## Data shown
══════════
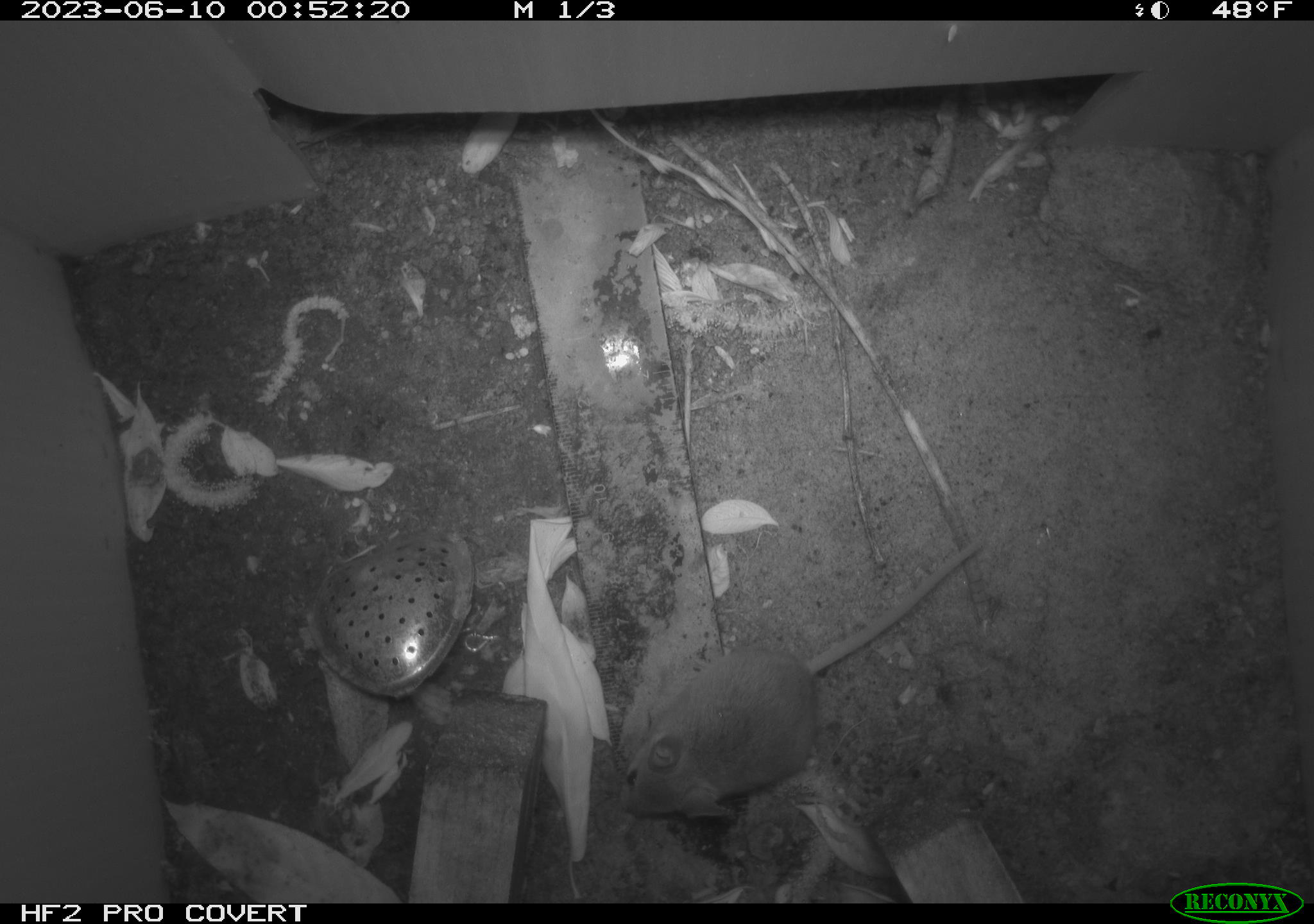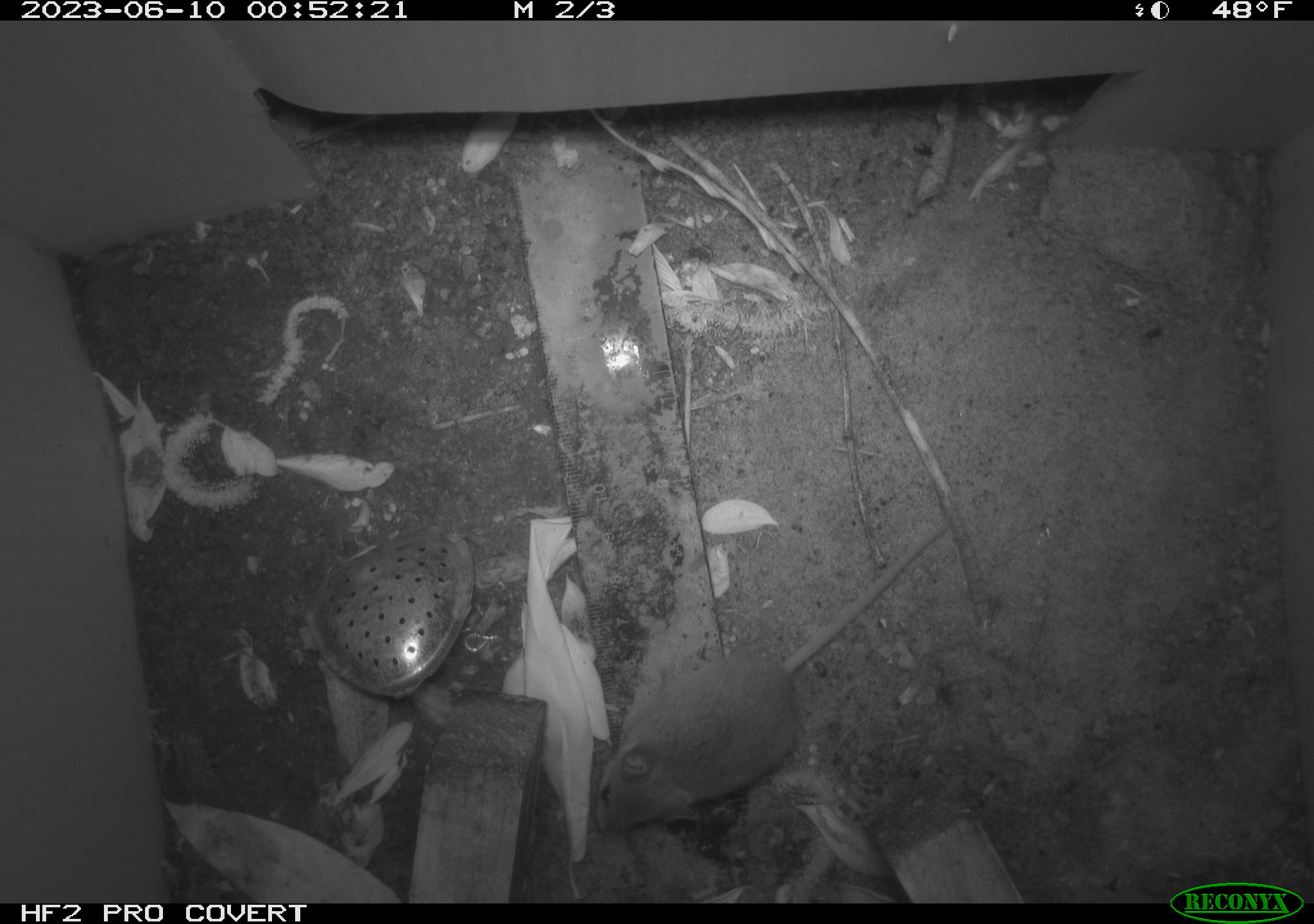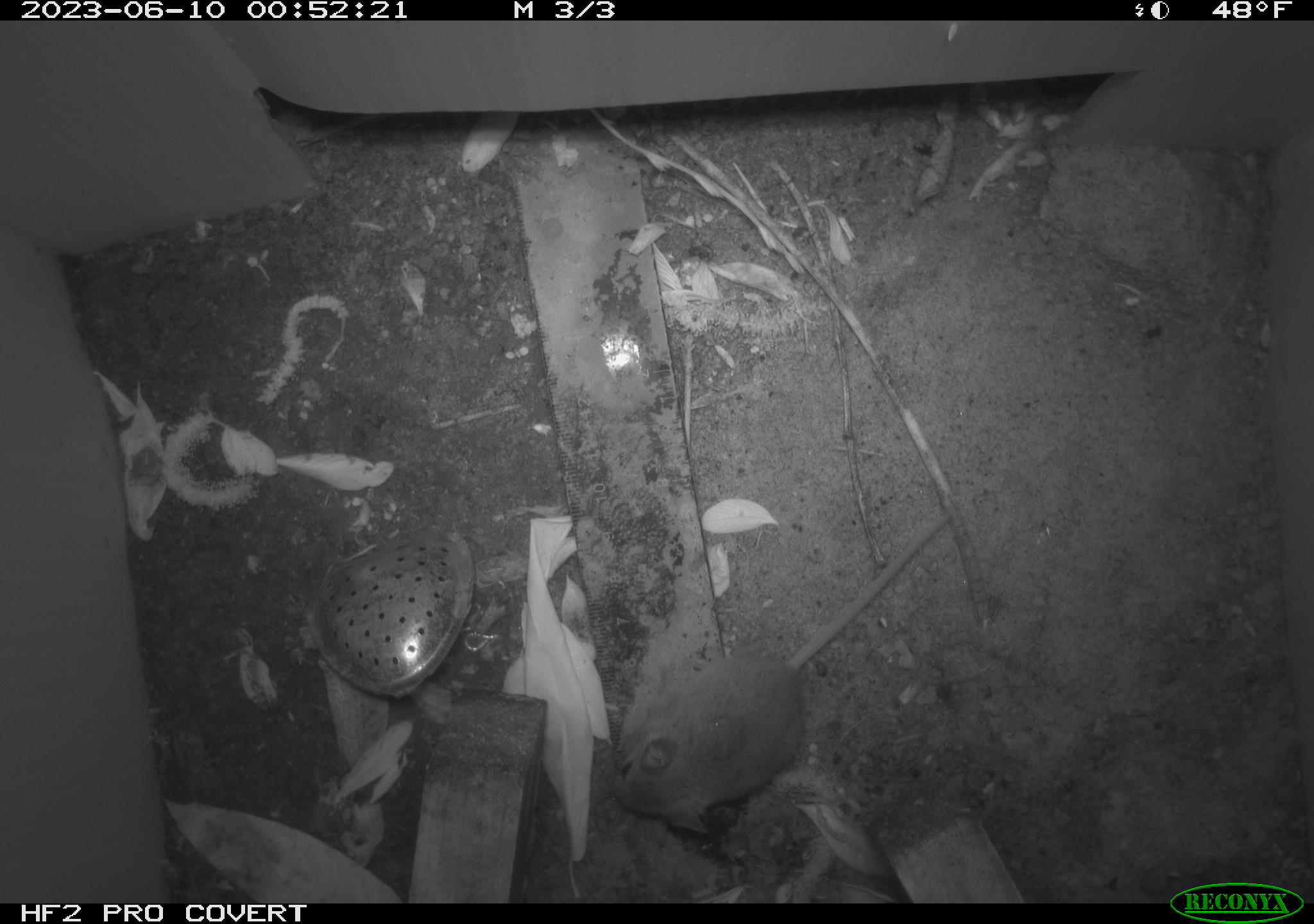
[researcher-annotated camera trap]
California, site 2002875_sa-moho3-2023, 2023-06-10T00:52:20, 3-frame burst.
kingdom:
══════════
## Exercise description
Across all the lines above, repeat the wording exactly and omit the pictures.

## Task response
[researcher-annotated camera trap]
California, site 2002875_sa-moho3-2023, 2023-06-10T00:52:20, 3-frame burst.
kingdom:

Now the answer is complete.